## Document extract
------

Reionization occurred when the first generation of stars formed the first galaxies, at the end of the dark ages. The light from these stars ionized hydrogen around them, creating emission nebulae.

20081123

Astronomy clicker question: main sequence to neutron star evolution

Astronomy 210, Fall Semester 2008
Cuesta College, San Luis Obispo, CA

Students were asked the following clicker question (Classroom Performance System, einstruction.com) at the end of their learning cycle:

A __________ main sequence star will eventually become a neutron star.
(A) massive.
(B) medium-mass.
(C) low-mass.
(D) (More than one of the above choices.)
(E) (None of the above choices.)
(F) (I'm lost, and don't know how to answer this.)

Section 70158
(A) : 33 students
(B) : 9 students
(C) : 1 students
(D) : 0 students
(E) : 0 students

Correct = 74%

Correct answer: (A)

Massive stars main sequence stars will become supergiants, undergo type II supernovae explosions, and then can either become black holes or neutron stars, depending on the mass of the remaining core.

------

## Stored data
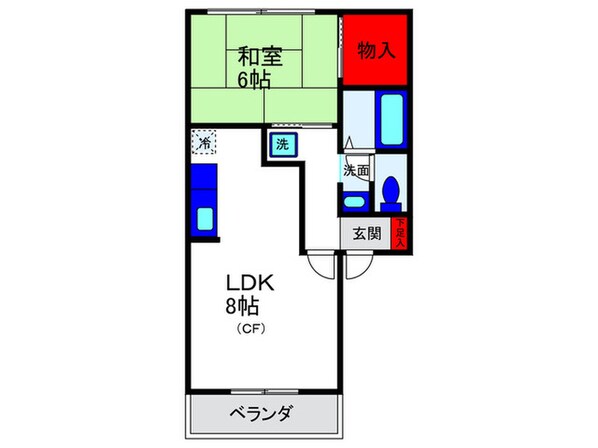 マシオン刀根山の物件間取画像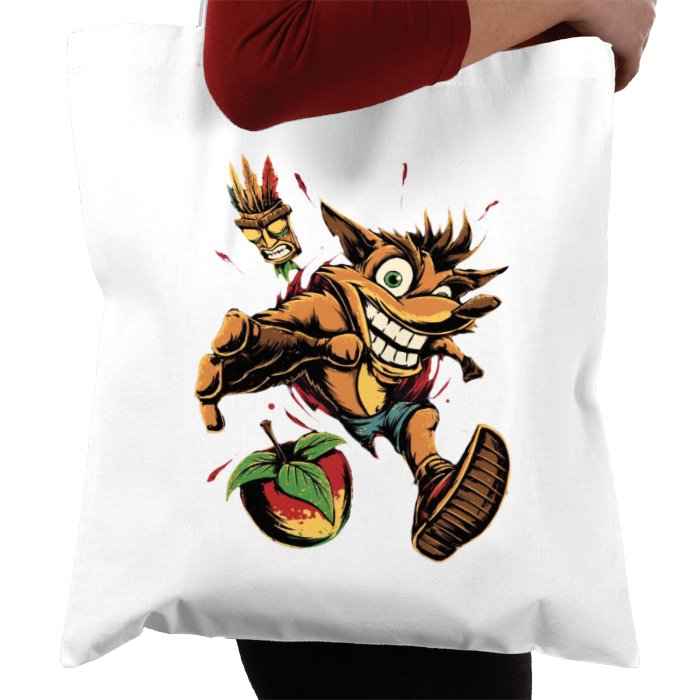 Crash Bandicoot Theme Tote Bag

------

## Exercise requirements
[1] Answer these questions from the astronomy post:
(a) Which course and semester does the post name?
(b) How many students in Section 70158 chose (B)?
(c) Depending on the mass of the remaining core, what two kinds of objects can a massive star become after a type II supernova?
[2] Reproduce the astronomy post word for word. Begin at the words "(A) massive." and stop after "to answer this.)".
The data come from a source unrelated to the astronomy post.

## Answers for the tasks
[1]
(a) Astronomy 210, Fall Semester 2008
(b) 9 students
(c) Black holes or neutron stars

[2]
(A) massive.
(B) medium-mass.
(C) low-mass.
(D) (More than one of the above choices.)
(E) (None of the above choices.)
(F) (I'm lost, and don't know how to answer this.)